Honiara, Solomon Islands – Twelve (12) Community Legal Advocates (CLAs) who are based in the provinces of Malaita (North and South), Western (Seghe, Shortlands, Vella la Vella and Kolombangara) and Temotu (Santa Cruz and Lomlom) have now fine-tuned their skills in basic law, legal rights, awareness raising, mediation and problem solving following the conclusion of their nine-day refresher training this week.
The work of the CLAs has benefitted over 9000 individuals whose access to the formal legal system is limited by their physical access, awareness and high costs borne by both individuals in accessing services and by government in supplying sufficient quantity and quality of service delivery to the outlying provinces.
In their community awareness programmes, the CLAs provide information on the Public Solicitor’s Office (PSO).
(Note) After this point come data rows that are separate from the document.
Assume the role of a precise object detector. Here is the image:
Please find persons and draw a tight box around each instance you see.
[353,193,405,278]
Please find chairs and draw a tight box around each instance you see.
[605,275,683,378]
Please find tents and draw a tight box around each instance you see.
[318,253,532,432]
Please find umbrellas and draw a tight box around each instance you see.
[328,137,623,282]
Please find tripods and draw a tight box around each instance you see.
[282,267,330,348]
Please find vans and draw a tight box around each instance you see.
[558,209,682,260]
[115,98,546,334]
The PSO is the equivalent of Legal Aid Office in other countries and provides free legal representation and advice to those that need it.
Some of the usual questions asked by community members in remote locations include, can we report a crime to the PSO? Does the Police have the same responsibilities as the PSO? Does the PSO represent both parties (the offender and the victim) in any issues?
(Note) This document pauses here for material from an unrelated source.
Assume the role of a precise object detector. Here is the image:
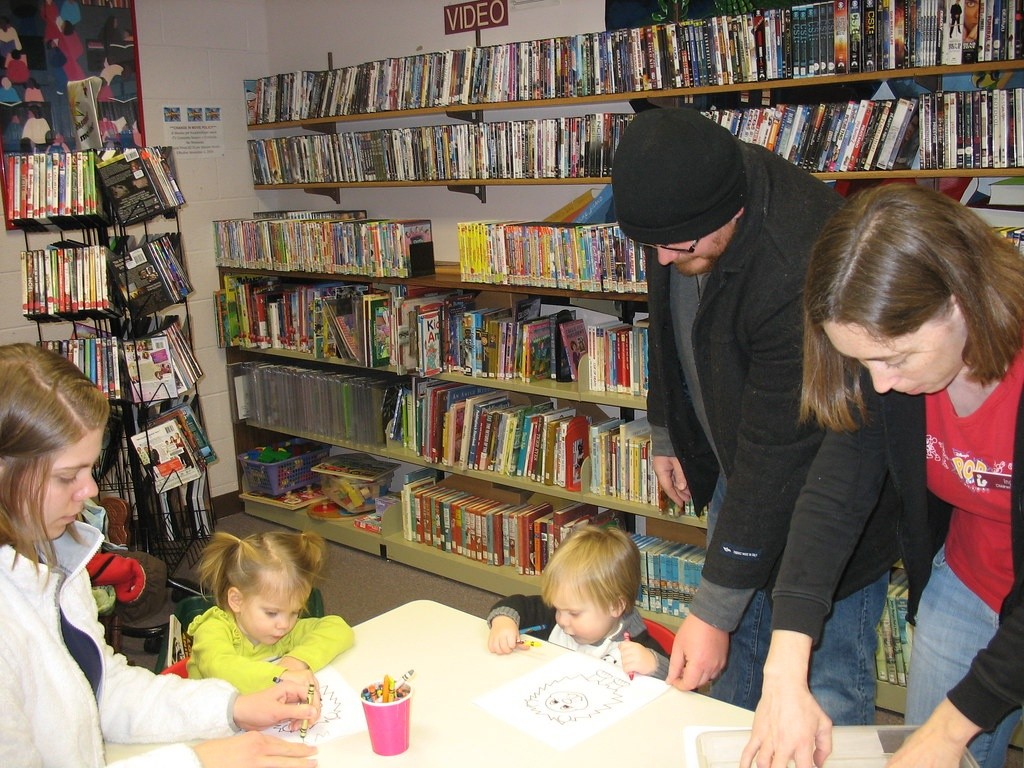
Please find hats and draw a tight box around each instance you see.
[611,106,749,246]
The training which ended on Tuesday 30 March, was organized by the United Nations Development Programme (UNDP) through the Access Justice Project, which is supported by the Australian Government in partnership with the Ministry of Justice and Legal Affairs through the PSO.
“By definition, CLAs are grassroot advocates who use the knowledge and skills built from training such as this to seek concrete solutions from formal justice institutions,” said Access to Justice Project Manager, Grace Kiernan.
“As part of their primary role, the CLAs provide a PSO presence at the rural community level, linking the community to the formal justice system which benefits those most marginalized.”
She added, “Depending on a given case, they apply tools and skills which include mediation, education, advocacy and referrals, to justice providers and the PSO as a public facing justice institution of the Solomon Islands Government.”